Not only that, notes Duffield, but the legacy of DB may take another 60 years before all the benefits accrued in those schemes are paid out. In the meantime, corporates will probably be looking at managing “a whole series of pension offerings”. When auto-enrolment was introduced by the UK government in October 2012 (to ensure most people have access to a pension plan), some firms will have to create additional schemes on top of their existing DB and DC schemes to cater for the new influx of members. This could create “significant levels of administration” for companies.

An observed effect of this is that DC schemes can often become “a bit of an afterthought”, simply because they do not carry the same risk for the employer as DB, in which trustee time tends to be absorbed by the funding issues and the required level of interaction with the regulators.

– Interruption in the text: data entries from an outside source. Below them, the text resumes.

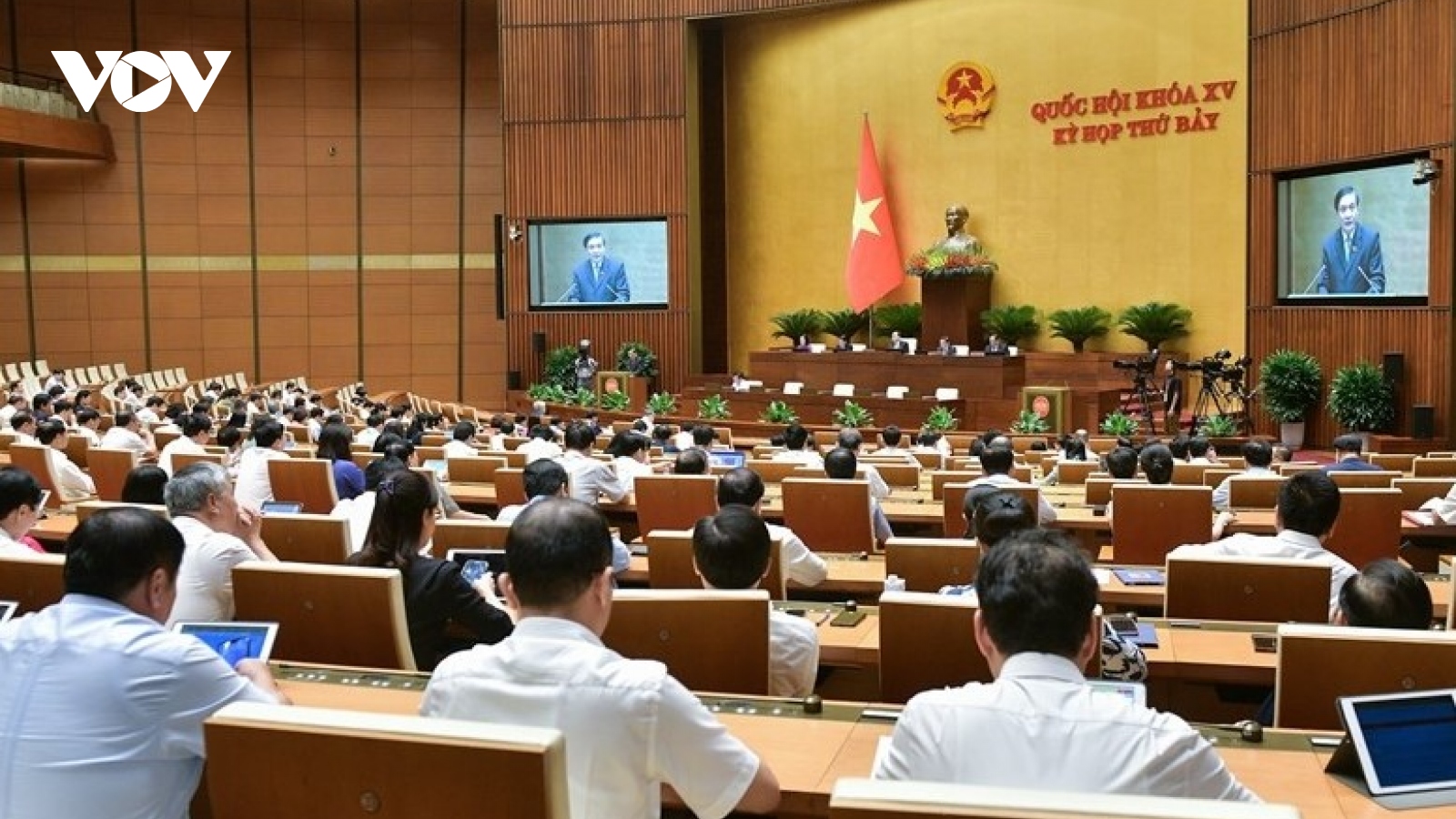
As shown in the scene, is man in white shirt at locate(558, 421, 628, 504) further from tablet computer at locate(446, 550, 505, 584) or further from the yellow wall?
the yellow wall

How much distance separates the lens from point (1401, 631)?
295 cm

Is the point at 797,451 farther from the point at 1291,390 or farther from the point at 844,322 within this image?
the point at 844,322

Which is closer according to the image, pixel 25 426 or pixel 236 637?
pixel 236 637

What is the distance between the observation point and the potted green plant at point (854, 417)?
1727 centimetres

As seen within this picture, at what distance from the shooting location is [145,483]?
563 centimetres

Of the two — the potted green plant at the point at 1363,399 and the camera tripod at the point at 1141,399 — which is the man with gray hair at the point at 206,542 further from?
the camera tripod at the point at 1141,399

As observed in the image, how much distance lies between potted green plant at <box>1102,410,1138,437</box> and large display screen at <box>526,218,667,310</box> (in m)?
7.40

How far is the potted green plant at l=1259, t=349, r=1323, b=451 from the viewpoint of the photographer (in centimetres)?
1534

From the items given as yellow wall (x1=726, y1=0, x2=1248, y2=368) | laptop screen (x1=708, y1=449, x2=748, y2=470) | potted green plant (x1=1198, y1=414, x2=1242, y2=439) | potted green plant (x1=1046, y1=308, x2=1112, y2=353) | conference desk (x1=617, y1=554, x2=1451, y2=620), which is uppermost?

One of the main challenges, therefore, is to reduce time taken in dealing with those issues. Tom Wood, Head of Professional Services Industry at Barclays, believes that it is essential for a trustee to grasp as soon as possible what is going on in the markets in terms of regulation and key risks, and to consider the resources needed to manage these changes. “Because of the extra challenges trustees have to deal with, our aim is to provide them with slicker systems and processes to carry out their day-to-day tasks, to give them time back,” he says. The bank’s insight puts trustees in a position to stop fire-fighting and start taking “a more considered approach”.

Creating a high level awareness of impending issues and pointing the way to the appropriate specialist advisors is a vital part of the role for Wood’s team of directors. Discussion may, for example, concern how regulations will impact upon the way in which funds are reported at the P&L level, or provide commentary on how volatility in the Eurozone will pan out. However, he says, there is “a real challenge in predicting what the potential shortfall would look like in any DB scheme”, and so direct bank-led finance solutions are an option, such as a letter of credit (LC).

Dealing with investment strategy is difficult because much of the regulatory pressure centres on fund de-risking, but at the same time the fund needs to get the best return. NAPF’s Duffield notes that in the past few years there has been “a big shift away from equities into fixed income”, and where speculation that the bond bubble “might be about to burst”, some funds have been looking for other growth assets (stopping short of a shift back to equities).

In terms of the shift from DB to DC schemes, the trend will continue, says Wood. As the general level of awareness of the important issues necessarily increases, so some trustees are becoming “a little more sophisticated” in the management of their funds. By putting in place “early warning” trigger points which reflect market changes, he believes they are better able to foresee the risk of those changes and to take appropriate action.